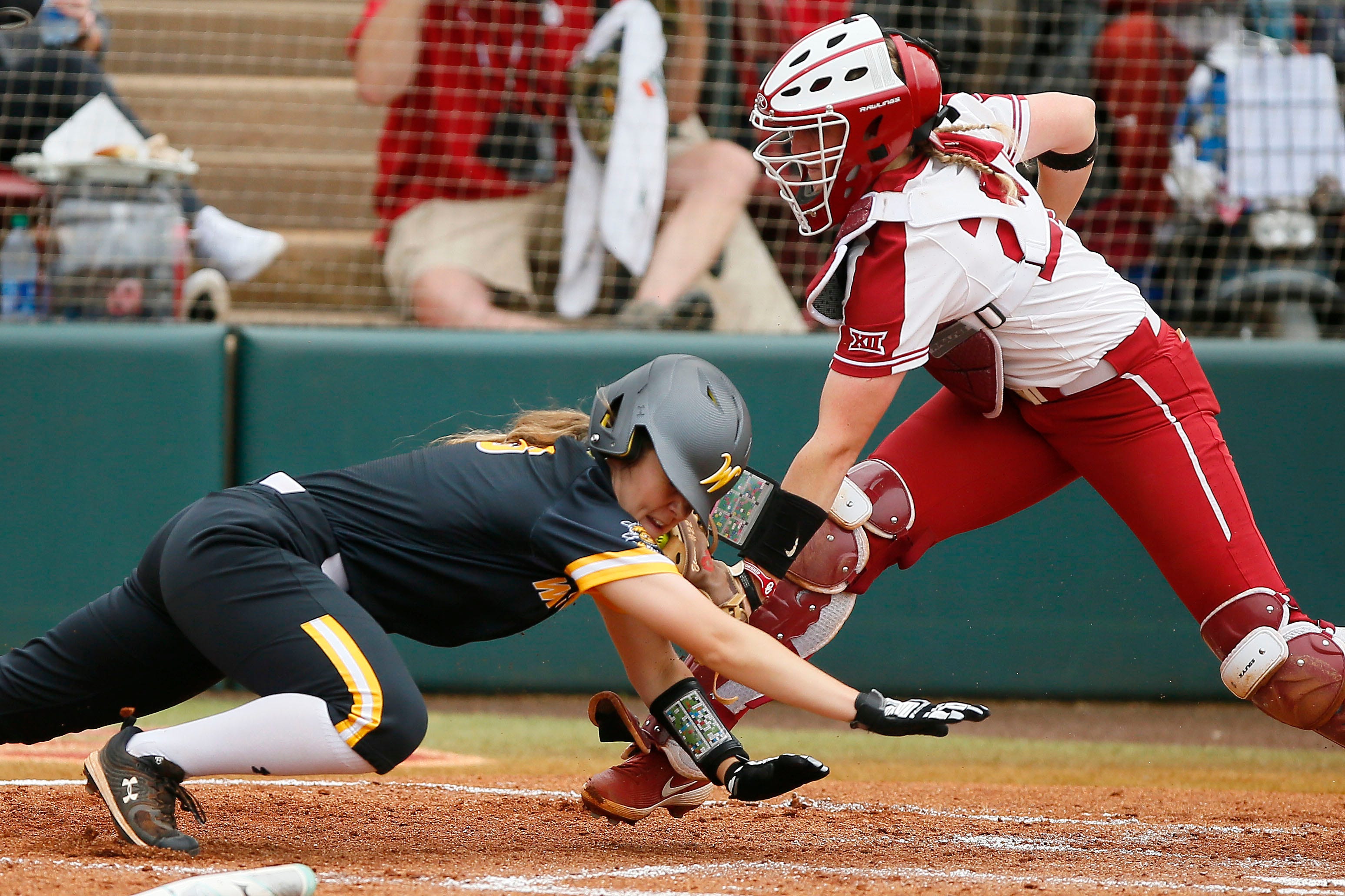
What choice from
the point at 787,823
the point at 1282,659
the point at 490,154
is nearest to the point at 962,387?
the point at 1282,659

== == ==

[Directions]: Print every line of the listing above without changing a word, and leave out the picture.

[Task response]:
What choice from
the point at 787,823
the point at 1282,659
the point at 490,154
is nearest to the point at 962,387?
the point at 1282,659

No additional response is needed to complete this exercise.